→ **指示文 A**: 読書日記についての文章では、書名が記載されたものだけで、著者が毎月購入する本はだいたい何冊とされているか。

いまから15年前の「読書日記」だが
何よりも、著者のジャンルに囚われない"乱読傾向"に
勝手に強い共感を抱いてしまった。
当初は、「日記」の中で紹介する本の多さに
"どうしてそんなに早く読めるんだ!?"と、驚いていたが
半分近くは以前読んだものの〈思い出〉だと気づき
ちょっとだけ安心した。
とはいえ、毎月購入する本の数は
書名が記載されものだけで、だいたい15冊以上。
当然、「すべての購入記録」ではないので、実際には倍の30冊以上を
毎月購入⇒読破していると推測できる。
本業の執筆をこなしながら、このペースなのだから
やっぱハンバない速読レディだ。
ひるがえって、当方の場合は
毎日がほぼ自由時間だといのうに、毎月20冊がせいいっぱい。

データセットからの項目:
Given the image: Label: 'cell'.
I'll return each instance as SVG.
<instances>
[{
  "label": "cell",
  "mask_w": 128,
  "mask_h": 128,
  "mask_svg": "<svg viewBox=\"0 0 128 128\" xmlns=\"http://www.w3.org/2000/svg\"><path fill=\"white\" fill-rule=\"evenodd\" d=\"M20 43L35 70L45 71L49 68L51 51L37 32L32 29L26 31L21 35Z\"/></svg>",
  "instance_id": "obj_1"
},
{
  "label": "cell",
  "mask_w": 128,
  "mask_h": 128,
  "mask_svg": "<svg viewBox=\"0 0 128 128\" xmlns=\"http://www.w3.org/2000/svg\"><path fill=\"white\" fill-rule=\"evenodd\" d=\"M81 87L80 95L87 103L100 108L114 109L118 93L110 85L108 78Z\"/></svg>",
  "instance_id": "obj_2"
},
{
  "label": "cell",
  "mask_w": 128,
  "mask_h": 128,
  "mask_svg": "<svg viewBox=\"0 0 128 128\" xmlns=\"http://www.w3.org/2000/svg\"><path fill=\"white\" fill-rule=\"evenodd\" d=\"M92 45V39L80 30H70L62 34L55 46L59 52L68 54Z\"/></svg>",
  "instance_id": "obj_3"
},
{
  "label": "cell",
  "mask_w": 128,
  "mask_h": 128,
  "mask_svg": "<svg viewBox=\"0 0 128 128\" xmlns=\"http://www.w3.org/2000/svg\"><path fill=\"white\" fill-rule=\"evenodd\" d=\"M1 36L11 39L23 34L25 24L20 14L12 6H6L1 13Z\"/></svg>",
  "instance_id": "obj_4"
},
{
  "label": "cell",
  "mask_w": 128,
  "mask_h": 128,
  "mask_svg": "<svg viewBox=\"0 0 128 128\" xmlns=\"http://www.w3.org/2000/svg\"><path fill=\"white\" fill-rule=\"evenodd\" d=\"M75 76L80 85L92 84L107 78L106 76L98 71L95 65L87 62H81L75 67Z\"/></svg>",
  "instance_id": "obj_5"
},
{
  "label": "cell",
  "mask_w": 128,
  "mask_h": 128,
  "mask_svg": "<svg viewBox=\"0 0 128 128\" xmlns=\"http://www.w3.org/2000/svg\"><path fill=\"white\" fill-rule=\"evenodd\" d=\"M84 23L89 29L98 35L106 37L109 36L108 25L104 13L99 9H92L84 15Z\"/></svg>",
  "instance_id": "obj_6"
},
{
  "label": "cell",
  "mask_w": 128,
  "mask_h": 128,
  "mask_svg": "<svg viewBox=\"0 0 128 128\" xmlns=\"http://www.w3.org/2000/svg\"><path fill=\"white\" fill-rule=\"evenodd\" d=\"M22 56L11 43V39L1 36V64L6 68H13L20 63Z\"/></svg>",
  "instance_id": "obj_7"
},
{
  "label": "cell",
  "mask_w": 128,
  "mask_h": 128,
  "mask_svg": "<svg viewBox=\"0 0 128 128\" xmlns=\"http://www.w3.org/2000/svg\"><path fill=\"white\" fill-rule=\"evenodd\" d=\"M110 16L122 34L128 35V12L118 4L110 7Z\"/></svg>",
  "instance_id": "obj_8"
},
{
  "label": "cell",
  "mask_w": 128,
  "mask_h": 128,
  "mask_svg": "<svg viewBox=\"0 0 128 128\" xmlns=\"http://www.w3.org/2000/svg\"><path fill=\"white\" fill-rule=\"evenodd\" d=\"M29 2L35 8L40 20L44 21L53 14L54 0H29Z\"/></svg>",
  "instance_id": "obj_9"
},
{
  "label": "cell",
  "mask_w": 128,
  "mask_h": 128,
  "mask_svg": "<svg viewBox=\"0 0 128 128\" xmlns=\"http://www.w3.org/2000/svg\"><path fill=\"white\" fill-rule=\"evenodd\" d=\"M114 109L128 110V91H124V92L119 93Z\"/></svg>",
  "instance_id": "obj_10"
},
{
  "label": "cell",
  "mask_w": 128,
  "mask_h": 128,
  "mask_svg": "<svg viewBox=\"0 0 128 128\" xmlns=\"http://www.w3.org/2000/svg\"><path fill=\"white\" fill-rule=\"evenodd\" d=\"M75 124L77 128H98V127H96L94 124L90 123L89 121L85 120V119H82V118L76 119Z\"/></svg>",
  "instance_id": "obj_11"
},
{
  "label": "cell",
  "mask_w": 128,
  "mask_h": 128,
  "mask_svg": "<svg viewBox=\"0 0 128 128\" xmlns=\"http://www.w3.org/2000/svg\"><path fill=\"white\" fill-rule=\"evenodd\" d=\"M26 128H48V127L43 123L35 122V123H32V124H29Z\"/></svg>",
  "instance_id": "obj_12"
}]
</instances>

→ **指示文 B**: 一覧の最初の行から始めて「87L80 95L87 103L100」を含む行まで、一覧の行をそのまま書き出してください。

→ **期待される出力 A**: だいたい15冊以上。

→ **期待される出力 B**:
Given the image: Label: 'cell'.
I'll return each instance as SVG.
<instances>
[{
  "label": "cell",
  "mask_w": 128,
  "mask_h": 128,
  "mask_svg": "<svg viewBox=\"0 0 128 128\" xmlns=\"http://www.w3.org/2000/svg\"><path fill=\"white\" fill-rule=\"evenodd\" d=\"M20 43L35 70L45 71L49 68L51 51L37 32L32 29L26 31L21 35Z\"/></svg>",
  "instance_id": "obj_1"
},
{
  "label": "cell",
  "mask_w": 128,
  "mask_h": 128,
  "mask_svg": "<svg viewBox=\"0 0 128 128\" xmlns=\"http://www.w3.org/2000/svg\"><path fill=\"white\" fill-rule=\"evenodd\" d=\"M81 87L80 95L87 103L100 108L114 109L118 93L110 85L108 78Z\"/></svg>",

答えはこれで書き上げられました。